For years we've focused on finding all the vulnerabilities, prioritizing them based on business and threat context, and then ultimately throwing them over the wall to IT or devops. But security has been learning how to more effectively create a remediation workflow. In some cases this means true management of the workflow, analytics that tells you if a vuln has been patched, or dashboards fed from live data so decisions are made at the point of impact. All that stuff is great, but what if I said you also must have a reframing of what the word "security vulnerability" actually means?
Security Vuln or JIRA Ticket?
Back to my time with the OWASP crew in DC; and I'll be fully transparent that this idea came to me as I spoke with Rapid7 application security customers (check out AppSpider for more info).

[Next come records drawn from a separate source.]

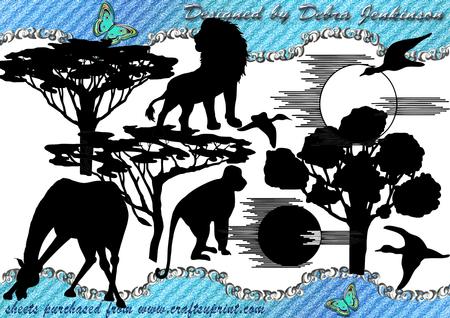 African Silhouettes
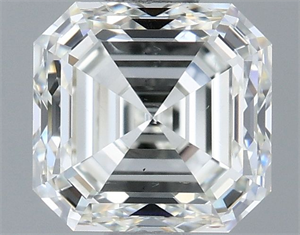 Picture of Natural Diamond 1.01 Carats, Asscher with  Cut, H Color, VS2 Clarity and Certified by IGI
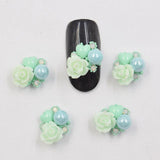 "10psc New Silver Bow 3D Nail Art Decorations,Alloy Nail Charms,Nails Rhinestones  Nail Supplies #070"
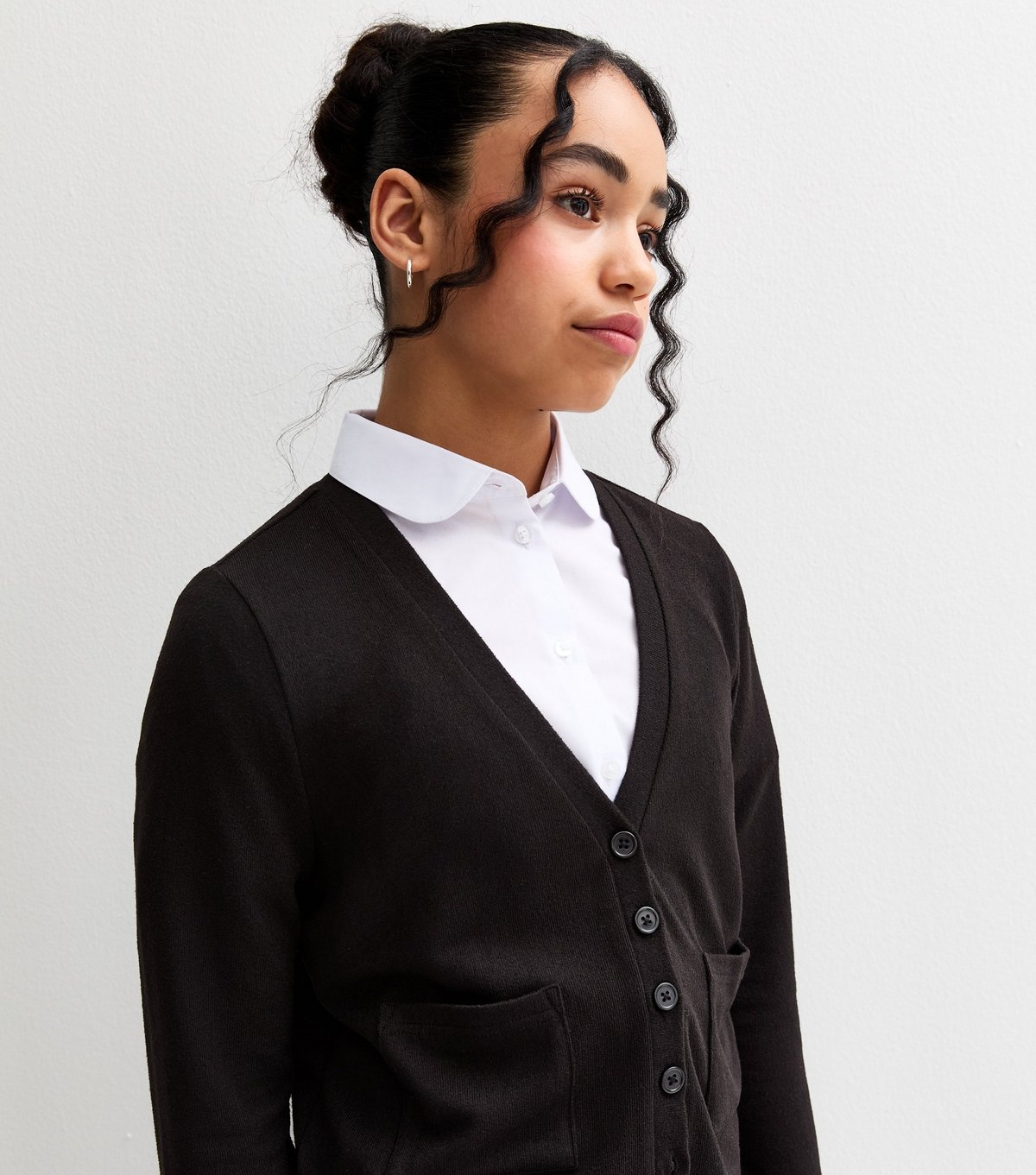 New Look Girls' Black Knit School Cardigan New Look - 2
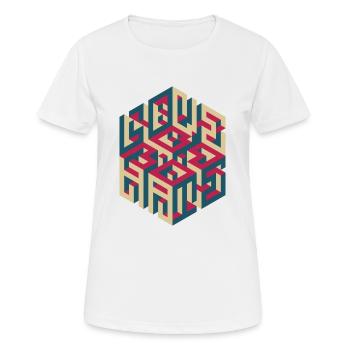 LOVE/HATE - Frauen T-Shirt atmungsaktiv - Weiß - Vorne - AI Model Female 172 dark (172cm)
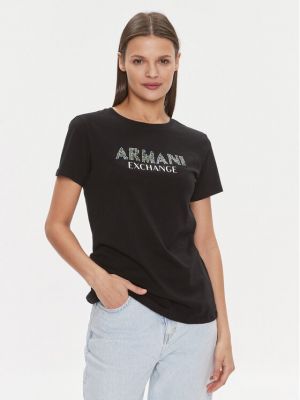 Póló Armani Exchange fekete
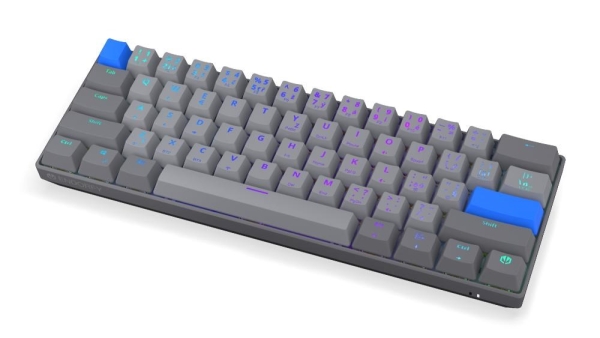 ENDORFY Herní klávesnice Thock V2 Compact, Mechanická, Bezdrátová, CZ/SK, ARGB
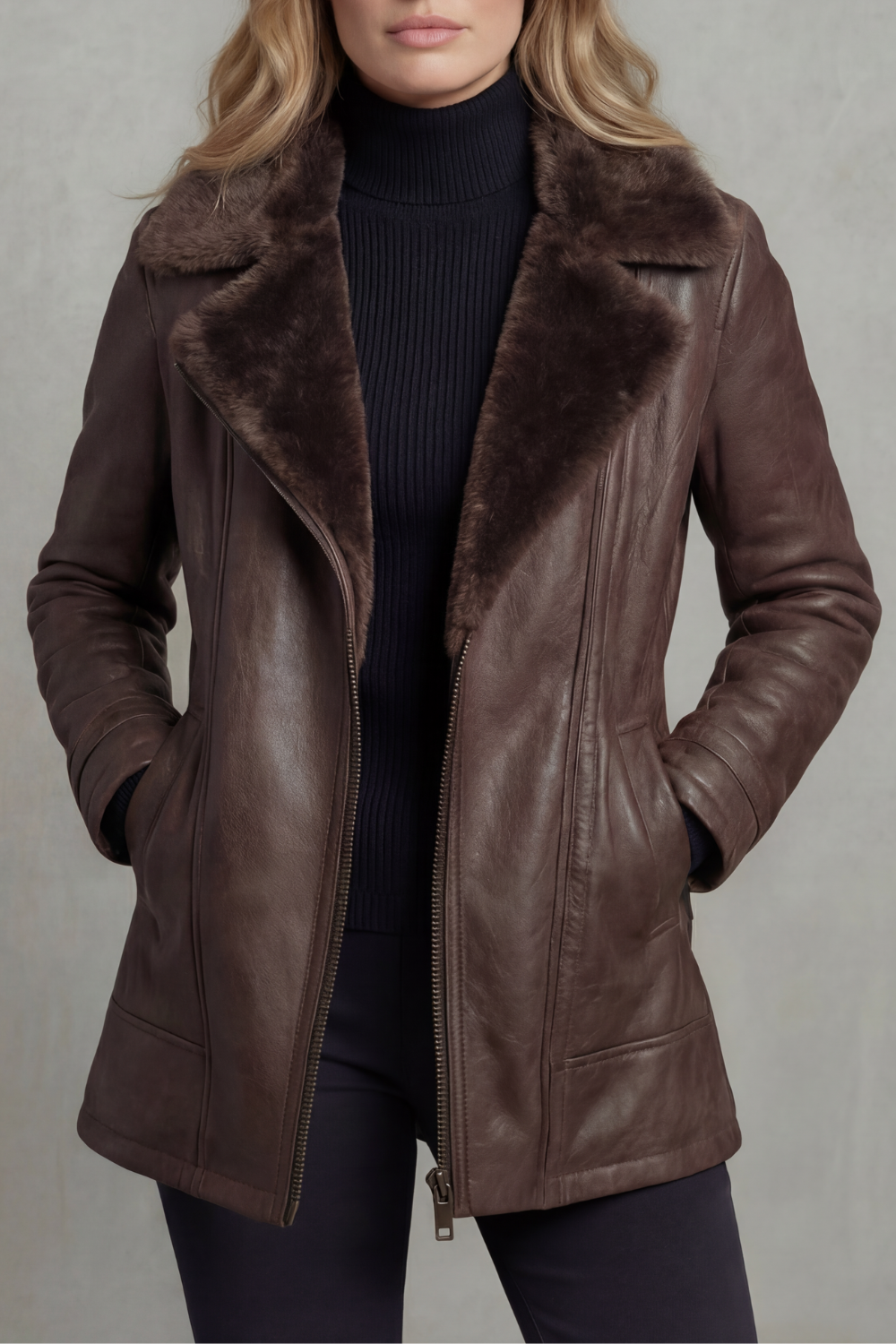 Wynne Shearling-Lined Leather Jacket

We talked a long time about the importance of collecting all the right application data for scanning and then prioritizing the vulns found. But the part of the conversation that really turned around my thinking was when we got to remediation. The functionality that these customers liked the most was the ability to not throw over a 2,300-page stale report (true story!) but instead translate found vulnerabilities directly into the devops ticketing system.
In this case it was a simple measure of taking what was found via application security testing and then placing that, with context, into JIRA. All of a sudden the devops team had a list of high-priority bug fixes, which they valued and would get to quickly, rather than a big security report that seemed to be more blame-game rather than helpful.
Words matter in security, as does intent. It's an important thing to consider as you build our your security program and discover the points of contact with IT and devops.